[Dataset excerpt]
--------------------------------------------------
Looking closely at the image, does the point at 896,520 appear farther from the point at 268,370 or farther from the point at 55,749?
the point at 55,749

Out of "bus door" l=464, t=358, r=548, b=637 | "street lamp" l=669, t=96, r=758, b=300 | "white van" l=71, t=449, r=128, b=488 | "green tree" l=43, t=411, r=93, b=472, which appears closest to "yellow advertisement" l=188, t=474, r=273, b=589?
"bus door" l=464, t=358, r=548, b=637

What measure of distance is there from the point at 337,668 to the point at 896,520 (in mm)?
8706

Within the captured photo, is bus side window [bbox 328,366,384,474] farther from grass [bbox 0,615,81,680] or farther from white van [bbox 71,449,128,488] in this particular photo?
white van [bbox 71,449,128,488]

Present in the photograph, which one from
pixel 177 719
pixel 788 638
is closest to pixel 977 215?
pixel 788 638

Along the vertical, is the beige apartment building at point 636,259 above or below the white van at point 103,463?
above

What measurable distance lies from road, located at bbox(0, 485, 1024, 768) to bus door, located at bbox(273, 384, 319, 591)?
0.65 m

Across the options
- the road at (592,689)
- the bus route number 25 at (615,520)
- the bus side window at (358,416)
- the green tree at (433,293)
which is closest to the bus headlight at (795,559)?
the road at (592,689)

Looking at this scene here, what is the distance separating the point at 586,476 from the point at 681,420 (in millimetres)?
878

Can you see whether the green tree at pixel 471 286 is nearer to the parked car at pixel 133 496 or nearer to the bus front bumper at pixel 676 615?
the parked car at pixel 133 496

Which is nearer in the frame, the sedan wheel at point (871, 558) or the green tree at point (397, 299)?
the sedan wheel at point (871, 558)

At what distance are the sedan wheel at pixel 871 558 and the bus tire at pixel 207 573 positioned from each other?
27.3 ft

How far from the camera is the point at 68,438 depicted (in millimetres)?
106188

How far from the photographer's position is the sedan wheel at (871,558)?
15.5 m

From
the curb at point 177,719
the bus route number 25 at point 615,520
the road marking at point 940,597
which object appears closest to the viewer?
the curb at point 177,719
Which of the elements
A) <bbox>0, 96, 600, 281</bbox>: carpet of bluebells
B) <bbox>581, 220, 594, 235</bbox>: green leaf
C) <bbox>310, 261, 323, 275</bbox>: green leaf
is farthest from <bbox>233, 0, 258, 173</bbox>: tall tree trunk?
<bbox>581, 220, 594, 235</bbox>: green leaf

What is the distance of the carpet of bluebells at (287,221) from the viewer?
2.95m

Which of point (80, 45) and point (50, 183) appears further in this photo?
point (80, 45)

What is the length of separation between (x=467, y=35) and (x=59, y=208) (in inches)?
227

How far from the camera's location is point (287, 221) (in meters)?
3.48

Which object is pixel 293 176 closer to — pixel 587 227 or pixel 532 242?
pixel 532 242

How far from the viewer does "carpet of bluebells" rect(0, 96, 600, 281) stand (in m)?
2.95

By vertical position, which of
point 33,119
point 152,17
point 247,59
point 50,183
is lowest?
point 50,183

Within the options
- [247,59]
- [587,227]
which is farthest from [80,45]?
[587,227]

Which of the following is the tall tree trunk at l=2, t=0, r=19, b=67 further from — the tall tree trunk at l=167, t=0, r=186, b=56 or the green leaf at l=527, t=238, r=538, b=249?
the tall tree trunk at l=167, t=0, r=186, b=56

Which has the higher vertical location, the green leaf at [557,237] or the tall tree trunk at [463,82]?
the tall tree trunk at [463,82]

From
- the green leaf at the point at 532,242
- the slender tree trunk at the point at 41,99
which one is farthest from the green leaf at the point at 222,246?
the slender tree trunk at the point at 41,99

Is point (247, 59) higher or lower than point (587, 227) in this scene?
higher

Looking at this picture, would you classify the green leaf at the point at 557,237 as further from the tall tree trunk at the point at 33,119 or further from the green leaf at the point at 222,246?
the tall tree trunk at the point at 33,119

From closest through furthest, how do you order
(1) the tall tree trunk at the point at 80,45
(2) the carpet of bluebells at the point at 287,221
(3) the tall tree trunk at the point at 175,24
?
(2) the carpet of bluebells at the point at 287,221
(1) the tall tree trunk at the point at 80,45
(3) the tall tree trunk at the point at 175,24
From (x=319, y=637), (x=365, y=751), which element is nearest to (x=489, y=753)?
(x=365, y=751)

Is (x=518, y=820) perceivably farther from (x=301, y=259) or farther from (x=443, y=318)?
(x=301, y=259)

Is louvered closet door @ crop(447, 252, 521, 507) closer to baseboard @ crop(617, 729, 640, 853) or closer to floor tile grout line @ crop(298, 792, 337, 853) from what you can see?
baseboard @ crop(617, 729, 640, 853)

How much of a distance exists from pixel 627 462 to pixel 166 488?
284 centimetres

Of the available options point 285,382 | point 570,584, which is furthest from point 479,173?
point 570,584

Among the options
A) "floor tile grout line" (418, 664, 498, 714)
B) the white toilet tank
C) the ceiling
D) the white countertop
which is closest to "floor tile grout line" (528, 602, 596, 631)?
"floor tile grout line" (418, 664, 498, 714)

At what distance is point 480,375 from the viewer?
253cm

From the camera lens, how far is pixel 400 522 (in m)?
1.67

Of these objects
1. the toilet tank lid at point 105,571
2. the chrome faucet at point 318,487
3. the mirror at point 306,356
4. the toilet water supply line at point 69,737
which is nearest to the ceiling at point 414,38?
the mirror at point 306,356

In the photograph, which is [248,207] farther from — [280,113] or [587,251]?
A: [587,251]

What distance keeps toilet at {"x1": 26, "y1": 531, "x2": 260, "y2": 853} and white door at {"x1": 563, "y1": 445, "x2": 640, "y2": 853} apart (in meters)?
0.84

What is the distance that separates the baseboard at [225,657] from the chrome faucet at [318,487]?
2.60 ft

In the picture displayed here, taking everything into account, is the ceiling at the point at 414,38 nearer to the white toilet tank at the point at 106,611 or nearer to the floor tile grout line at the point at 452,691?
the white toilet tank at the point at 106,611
--------------------------------------------------
Requirement: Rewrite the material from the line with "From the camera lens, how" through the end, swapping "chrome faucet" for "silver faucet" and leaving everything else unchanged.

Correct output:
From the camera lens, how far is pixel 400 522 (in m)?
1.67

Of these objects
1. the toilet tank lid at point 105,571
2. the silver faucet at point 318,487
3. the mirror at point 306,356
4. the toilet water supply line at point 69,737
which is nearest to the ceiling at point 414,38?
the mirror at point 306,356

In the photograph, which is [248,207] farther from — [280,113] or [587,251]?
A: [587,251]

What distance keeps toilet at {"x1": 26, "y1": 531, "x2": 260, "y2": 853} and white door at {"x1": 563, "y1": 445, "x2": 640, "y2": 853} apart (in meters)?
0.84

What is the distance that separates the baseboard at [225,657] from the silver faucet at [318,487]?
2.60 ft

In the picture displayed here, taking everything into account, is the ceiling at the point at 414,38 nearer to the white toilet tank at the point at 106,611 or nearer to the floor tile grout line at the point at 452,691?
the white toilet tank at the point at 106,611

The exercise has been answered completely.